Who said what, 1975-2023
Woodenhead has emerged as probably the most important and certainly the most fascinating musical unit New Orleans has seen in years...adamantly original, almost spiritual.."
Eddie Allman, BATON ROUGE MORNING ADVOCATE
"Ya'll suck!" audience member, Laplace Speedway, 1979
"Jimmy Robinson is a major talent who could easily become one of Austin's guitar heroes.."
Michael Point, AUSTIN-AMERICAN STATESMAN
"Why Ya'll play dat music dat make people fight?" Audience member, 1978 after huge brawl breaks out among frenzied Bridge City Gumbo Festival attendees during Woodenhead's set
"A great band. Really great feeling"JOHN MCLAUGHLIN, 1985
"They've been around forever. They're not really happening" Editor of defunct New Orleans music magazine at meeting for defunct music conference. 1986
"Woodenhead is not for the faint-hearted, musically or in spirit...they play a hard-driving, challenging music that will literally rock you out of the comfortable cradle of Jazz, R&B and rock and roll into which life in New Orleans has lulled you." Rock AdamGAMBIT
"The guitar is way too loud" audience member, Cat's Cradle, Chapel Hill, N.C. June 15, 1985
"I can't hear the guitar at all" audience member, Cat's Cradle, Chapel Hill, N.C. June 15, 1985
"Robinson is a killer guitarist, capable of removing the heads of most head banging metal freaks. He is also 'tasty' in the old-fashioned sense, rarely letting speed overtake the essentials."
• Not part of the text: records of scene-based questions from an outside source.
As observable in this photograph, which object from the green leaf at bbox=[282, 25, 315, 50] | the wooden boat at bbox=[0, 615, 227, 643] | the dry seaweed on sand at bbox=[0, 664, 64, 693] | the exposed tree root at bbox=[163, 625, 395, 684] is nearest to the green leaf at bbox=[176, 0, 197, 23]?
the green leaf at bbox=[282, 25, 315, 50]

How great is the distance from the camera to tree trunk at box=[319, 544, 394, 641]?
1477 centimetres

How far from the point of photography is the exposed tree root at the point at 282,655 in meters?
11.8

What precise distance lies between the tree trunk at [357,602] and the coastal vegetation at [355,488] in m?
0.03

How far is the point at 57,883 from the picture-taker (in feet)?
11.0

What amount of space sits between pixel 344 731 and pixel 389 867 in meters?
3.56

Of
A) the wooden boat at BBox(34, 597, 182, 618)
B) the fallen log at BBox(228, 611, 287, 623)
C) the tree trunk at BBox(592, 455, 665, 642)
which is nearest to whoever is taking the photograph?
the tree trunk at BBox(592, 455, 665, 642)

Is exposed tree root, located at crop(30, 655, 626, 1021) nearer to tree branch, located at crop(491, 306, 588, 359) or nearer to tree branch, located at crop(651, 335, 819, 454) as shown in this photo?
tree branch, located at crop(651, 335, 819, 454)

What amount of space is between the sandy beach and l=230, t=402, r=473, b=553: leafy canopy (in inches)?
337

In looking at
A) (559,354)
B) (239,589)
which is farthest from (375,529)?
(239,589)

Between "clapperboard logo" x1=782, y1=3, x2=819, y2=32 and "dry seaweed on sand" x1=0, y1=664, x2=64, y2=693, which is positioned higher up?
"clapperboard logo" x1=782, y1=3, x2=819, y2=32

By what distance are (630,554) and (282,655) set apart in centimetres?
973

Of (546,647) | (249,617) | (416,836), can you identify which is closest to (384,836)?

Mark Bingham, WAVELENGTH MAGAZINE
"You boys need some uniforms" Jimmy Robinson's grandfather repeatedly
from 1975 until his passing in the mid-eighties.
"At the New Orleans jazz festival, Woodenhead gets a standing ovation for teaching traditional jazz fans just how far imagination and electricity can push the form" ESQUIRE MAGAZINE
"An innovative band of extraordinary instrumentalists"... TRIANGLE LIVE, Winston-Salem, N.C.
"A band dedicated to creating music of the highest integrity, and not compromising during their three decades of performances and recordings." MJ BradyPROGNOSIS
"It's kind of painful to my ear" Audience member,Tipitina's, 1980
Rolling Stone MagazineNew Orleans Jazz Fest 2018: The 7 Best Things We Saw
By David Fricke
New Orleans Guitar Masters, Lagniappe Stage
There are more than three guitar masters in New Orleans. But this Friday afternoon session was a rare chance to catch as many – Cranston Clements, who plays with Cyril Neville; the blues and jazz stylist John Rankin; and Jimmy Robinson of the long-running New Orleans fusion band Woodenhead – in such intricately arranged, jubilantly soloing proximity. There was no rhythm section. The interplay came with its own propulsion, in an acoustic-electric blend that recalled the three-way dynamics of John McLaughlin’s early-Eighties collaboration with Paco de Lucia and Al Di Meola. A Ventures medley, in memory of their late guitarist Nokie Edwards, rolled like flamenco surf; a cover of Dave Brubeck’s 9/8 jazz classic “Blue Rondo a La Turk” was closer to the storming prog-rock of the 1968 version by the Nice – with extra spirited quoting of Led Zeppelin.